しかし、もっと大きな問題は、企業が控除対象配偶者を対象に配偶者手当を支給していることです。人事院の統計によれば、80%程度の企業に家族手当の規定があり、そのうち90%程度が配偶者を対象としたものです。つまり、103万円以下の控除対象配偶者でなくなることにより、年間何十万かの配偶者手当が支給されなくなります。したがって、必ずしも勤労意欲を抑制しているものは配偶者控除ばかりではありません。
日本を代表する企業の一つトヨタ自動車は、年収103万円以下の配偶者に支払われていた手当をなくす代わりに、子供への手当を1人当たり4倍に増額するという新たな制度を検討しています。具体的には、年収103万円以下の配偶者らに、月額1万9500円が支払われていましたが、新制度はこの配偶者手当をなくし、代わりに今まで子供一人当たり5千円支払われていた子供手当を、月額2万円に増額するという内容です。
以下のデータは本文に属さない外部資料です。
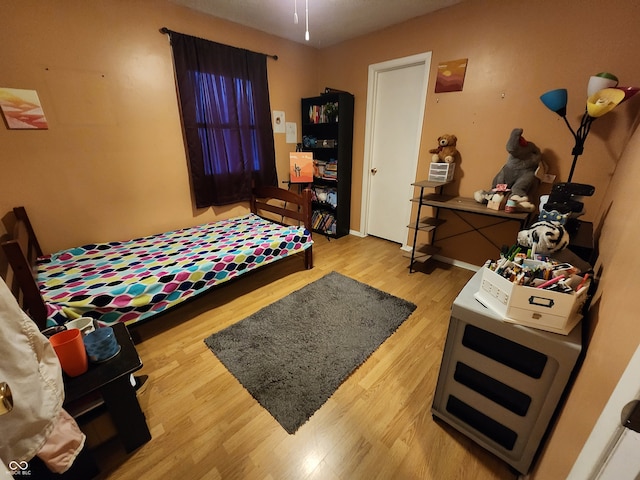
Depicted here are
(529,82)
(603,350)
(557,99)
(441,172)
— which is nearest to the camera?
(603,350)

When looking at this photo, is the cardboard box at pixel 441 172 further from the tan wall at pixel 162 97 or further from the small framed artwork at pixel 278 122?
the small framed artwork at pixel 278 122

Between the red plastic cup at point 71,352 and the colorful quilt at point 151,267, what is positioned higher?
the red plastic cup at point 71,352

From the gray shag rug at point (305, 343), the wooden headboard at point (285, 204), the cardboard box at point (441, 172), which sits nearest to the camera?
the gray shag rug at point (305, 343)

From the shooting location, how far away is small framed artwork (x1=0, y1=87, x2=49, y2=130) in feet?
6.06

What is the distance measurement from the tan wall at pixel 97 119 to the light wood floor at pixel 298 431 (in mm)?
1202

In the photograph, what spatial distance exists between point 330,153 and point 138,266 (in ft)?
8.98

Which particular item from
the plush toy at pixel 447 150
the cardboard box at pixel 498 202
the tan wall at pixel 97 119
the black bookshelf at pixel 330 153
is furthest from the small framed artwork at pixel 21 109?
the cardboard box at pixel 498 202

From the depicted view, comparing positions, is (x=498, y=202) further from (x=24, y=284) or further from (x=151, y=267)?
(x=24, y=284)

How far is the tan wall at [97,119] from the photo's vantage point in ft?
6.29

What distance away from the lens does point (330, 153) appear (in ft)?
12.3

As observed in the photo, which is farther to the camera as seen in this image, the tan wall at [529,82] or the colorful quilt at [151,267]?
the tan wall at [529,82]

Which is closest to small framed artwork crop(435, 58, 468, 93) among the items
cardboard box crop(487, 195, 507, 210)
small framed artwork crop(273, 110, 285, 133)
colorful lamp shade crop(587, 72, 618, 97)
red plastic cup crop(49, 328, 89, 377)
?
colorful lamp shade crop(587, 72, 618, 97)

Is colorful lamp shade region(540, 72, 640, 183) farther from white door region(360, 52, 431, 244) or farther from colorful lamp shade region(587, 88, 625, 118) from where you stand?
white door region(360, 52, 431, 244)

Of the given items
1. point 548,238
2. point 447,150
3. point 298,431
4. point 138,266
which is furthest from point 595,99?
point 138,266
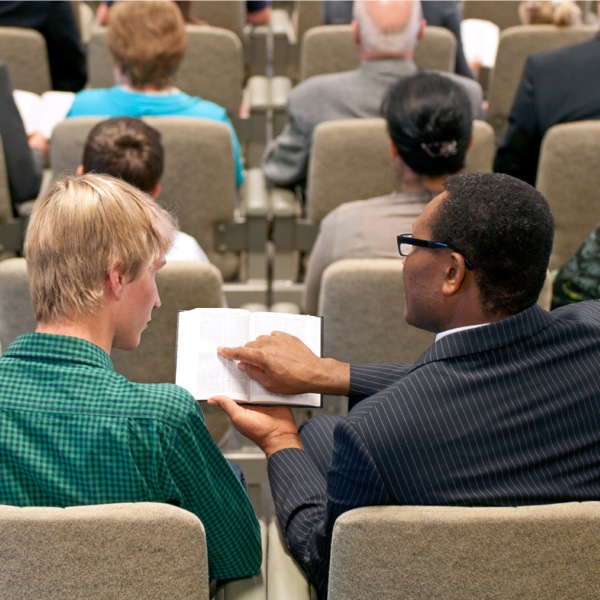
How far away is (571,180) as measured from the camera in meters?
2.79

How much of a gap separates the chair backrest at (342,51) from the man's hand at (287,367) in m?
2.12

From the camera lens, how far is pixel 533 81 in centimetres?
330

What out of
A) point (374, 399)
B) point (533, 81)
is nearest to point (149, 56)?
point (533, 81)

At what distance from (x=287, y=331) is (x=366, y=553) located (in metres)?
0.65

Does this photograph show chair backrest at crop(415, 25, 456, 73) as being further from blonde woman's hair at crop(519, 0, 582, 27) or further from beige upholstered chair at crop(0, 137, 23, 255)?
beige upholstered chair at crop(0, 137, 23, 255)

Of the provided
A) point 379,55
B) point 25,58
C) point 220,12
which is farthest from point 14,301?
point 220,12

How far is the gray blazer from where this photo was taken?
3.23m

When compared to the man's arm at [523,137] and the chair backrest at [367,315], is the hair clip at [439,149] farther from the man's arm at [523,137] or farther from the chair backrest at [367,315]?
the man's arm at [523,137]

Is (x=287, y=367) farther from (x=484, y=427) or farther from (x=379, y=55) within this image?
(x=379, y=55)

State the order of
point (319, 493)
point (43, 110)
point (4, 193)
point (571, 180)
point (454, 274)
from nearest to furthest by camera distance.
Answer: point (454, 274), point (319, 493), point (571, 180), point (4, 193), point (43, 110)

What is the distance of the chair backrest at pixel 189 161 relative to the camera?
9.21ft

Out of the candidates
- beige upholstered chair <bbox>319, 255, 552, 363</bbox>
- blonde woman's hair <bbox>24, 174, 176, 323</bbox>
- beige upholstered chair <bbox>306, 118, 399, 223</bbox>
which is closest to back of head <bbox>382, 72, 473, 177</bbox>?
beige upholstered chair <bbox>306, 118, 399, 223</bbox>

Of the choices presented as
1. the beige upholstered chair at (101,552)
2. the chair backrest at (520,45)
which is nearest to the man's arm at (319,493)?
the beige upholstered chair at (101,552)

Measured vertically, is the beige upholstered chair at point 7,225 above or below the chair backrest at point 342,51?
below
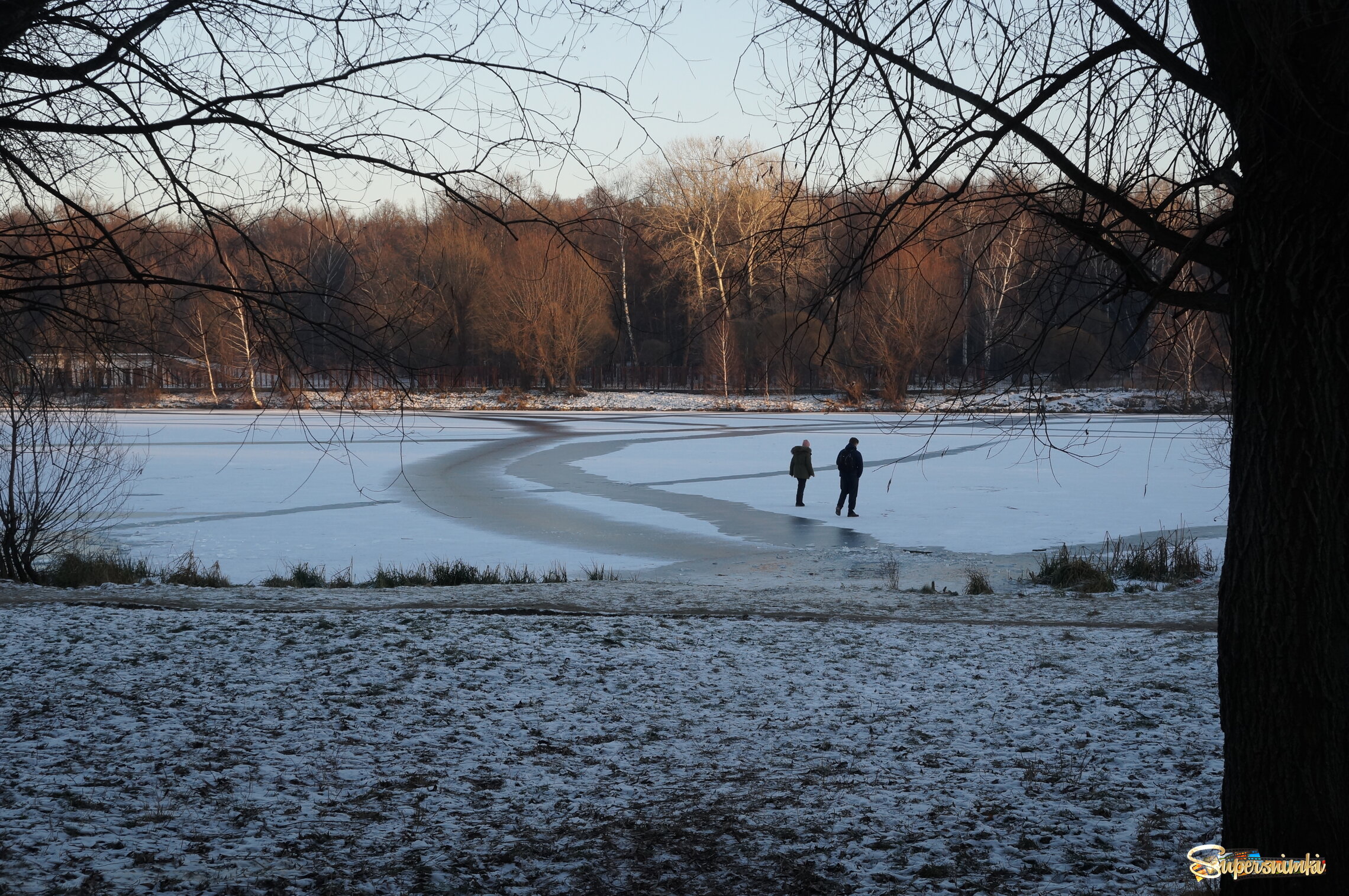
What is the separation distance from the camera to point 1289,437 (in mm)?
3023

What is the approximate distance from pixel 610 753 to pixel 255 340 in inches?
109

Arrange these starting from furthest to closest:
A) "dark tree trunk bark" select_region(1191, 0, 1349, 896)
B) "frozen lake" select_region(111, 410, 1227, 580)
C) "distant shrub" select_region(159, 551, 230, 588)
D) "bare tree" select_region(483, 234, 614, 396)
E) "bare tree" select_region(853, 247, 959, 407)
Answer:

専業主婦が当たり前だった時代から、共働きが当たり前の時代に入り、税制も企業の制度も見直しをしなければならない時期に入っていることは間違いありません。しかし、今回の103万円の壁が、税制の見直しだけで女性の就労調整を減らし、社会進出を促進するかどうかは疑問の残るところです。
数年前に扶養控除の制度が「控除から手当へ」と銘打って抜本的に見直しになりました。しかし、ご存じの通り、十分な手当てが実施されないまま控除だけが削減されました。制度の見直しが働き方、生き方を大きく変えるだけに慎重な見直しが求められます。